# 2011 Chevrolet Cruze 1 LT Emblems look better now



## robertbick (Jan 1, 2011)

I like it with the grey Cruze. Not sure I would like it with a different color car.


----------



## pittsey (Mar 4, 2011)

would it be too much to ask for a big picture view? IE: the whole front end and back?


----------



## pntballer925 (Feb 27, 2011)

pittsey said:


> would it be too much to ask for a big picture view? IE: the whole front end and back?
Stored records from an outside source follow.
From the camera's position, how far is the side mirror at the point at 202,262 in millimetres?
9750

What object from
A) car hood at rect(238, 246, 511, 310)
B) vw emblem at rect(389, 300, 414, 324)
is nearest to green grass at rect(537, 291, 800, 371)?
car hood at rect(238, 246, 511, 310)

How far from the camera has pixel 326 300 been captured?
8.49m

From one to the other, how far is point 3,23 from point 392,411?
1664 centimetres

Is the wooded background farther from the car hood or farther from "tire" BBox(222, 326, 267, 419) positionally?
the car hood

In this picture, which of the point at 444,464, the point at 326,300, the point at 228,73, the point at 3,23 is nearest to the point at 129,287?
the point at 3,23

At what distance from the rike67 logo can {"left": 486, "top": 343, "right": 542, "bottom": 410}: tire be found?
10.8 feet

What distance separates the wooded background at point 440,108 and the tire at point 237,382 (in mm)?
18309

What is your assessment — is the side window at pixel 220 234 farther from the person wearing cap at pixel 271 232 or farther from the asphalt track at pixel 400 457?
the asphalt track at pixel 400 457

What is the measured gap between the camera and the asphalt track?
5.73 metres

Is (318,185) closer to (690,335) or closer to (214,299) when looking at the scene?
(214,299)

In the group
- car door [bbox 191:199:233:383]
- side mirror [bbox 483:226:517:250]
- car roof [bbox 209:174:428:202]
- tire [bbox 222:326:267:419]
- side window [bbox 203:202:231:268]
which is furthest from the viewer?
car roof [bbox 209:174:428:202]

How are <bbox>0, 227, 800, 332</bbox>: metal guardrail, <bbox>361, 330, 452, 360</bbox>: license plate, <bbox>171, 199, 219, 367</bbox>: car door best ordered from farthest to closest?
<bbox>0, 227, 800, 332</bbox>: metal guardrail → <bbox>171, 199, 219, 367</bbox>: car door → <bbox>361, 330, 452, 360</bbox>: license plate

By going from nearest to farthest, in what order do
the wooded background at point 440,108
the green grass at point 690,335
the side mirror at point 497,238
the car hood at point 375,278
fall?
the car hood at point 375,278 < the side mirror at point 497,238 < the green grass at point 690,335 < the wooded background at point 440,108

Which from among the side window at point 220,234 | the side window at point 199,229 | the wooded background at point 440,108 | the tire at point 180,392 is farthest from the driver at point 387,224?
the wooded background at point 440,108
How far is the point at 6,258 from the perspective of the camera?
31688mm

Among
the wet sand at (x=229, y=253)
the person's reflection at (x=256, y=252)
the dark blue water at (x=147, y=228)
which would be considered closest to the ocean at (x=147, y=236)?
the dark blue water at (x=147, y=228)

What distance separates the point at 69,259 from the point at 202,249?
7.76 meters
I agree. looks nice but its hard to tell with the close-up


----------



## jlouie (Mar 8, 2011)

this is the only rear shot i have at this time. Wife keeps driving the wheels off this thing, plus I'm working on tricking out my son's new truck. I'll see what else i can get this week.


----------



## justmike (Dec 6, 2010)

Hey!!! Thats what I'm gonna do!!! I have the emblems sitting on my dresser waiting for better weather. I didn't get that weave pattern but mine are C.F. I sure like it. Any pointers? Is it a, you get it slightly stuck on you can't lift it off to correct it deal or is there a bit of forgiveness if you don't press it on? My car is silver and you have now made me very impatient to see those emblems DONE NOW!! lol


----------



## shawn672 (Oct 31, 2010)

Wow that CF looks amazing


----------



## montgom626 (Jan 16, 2011)

jlouie said:


> Well, I spent about 15 mins making a template and then cutting the material and the bowties look much better now.


Very nice.


----------



## jlouie (Mar 8, 2011)

justmike said:


> Hey!!! Thats what I'm gonna do!!! I have the emblems sitting on my dresser waiting for better weather. I didn't get that weave pattern but mine are C.F. I sure like it. Any pointers? Is it a, you get it slightly stuck on you can't lift it off to correct it deal or is there a bit of forgiveness if you don't press it on? My car is silver and you have now made me very impatient to see those emblems DONE NOW!! lol


As far as pointers, just take your time. I made sure my emblems were clean by wiping them down with a prep solvent used for paint. It removes wax, grease, finger print oils etc. Then I started at one side and slowly peeled the backing and pressed as I went along. This film is super sticky so there is little in the way of movement, but I made sure to cut the film slightly large so that I could push it between the chrome bezel and the emblem itself. The excess I trimmed with an exacto knife and it worked perfect. I did use the primer that came with it though it may not be needed. I have enough left over to do them again should any issues crop up.


----------



## justmike (Dec 6, 2010)

Thank you for that info and I have to ask; where did you get that stuff? I ordered mine through Grafxwerks. Are you in the vinyl sign industry? I am going to be doing the valance panel on my rear bumper in the C.F. when I can


----------



## jlouie (Mar 8, 2011)

justmike said:


> Thank you for that info and I have to ask; where did you get that stuff? I ordered mine through Grafxwerks. Are you in the vinyl sign industry? I am going to be doing the valance panel on my rear bumper in the C.F. when I can


Here's where I got the film from:
Custom Vinyl Graphics - Carbon Fiber Sheets

I ordered the 12x12 sheet for $9.20 and had it in about 3 days. I have enough to do another set and maybe around the shifter also. I have a feeling that the shiny black trim around the shifter is going to show scratches and such real easy. I'm not in the industry, but do have a friend that owns a tint shop and does vinyl signs and graphics. He was unaware that this vinyl existed, but is ordering a roll as I've given him some ideas for future sales.


----------



## TurboTechRacing (Nov 3, 2010)

Looks VERY good!


----------



## jlouie (Mar 8, 2011)

^ Thanks!!


----------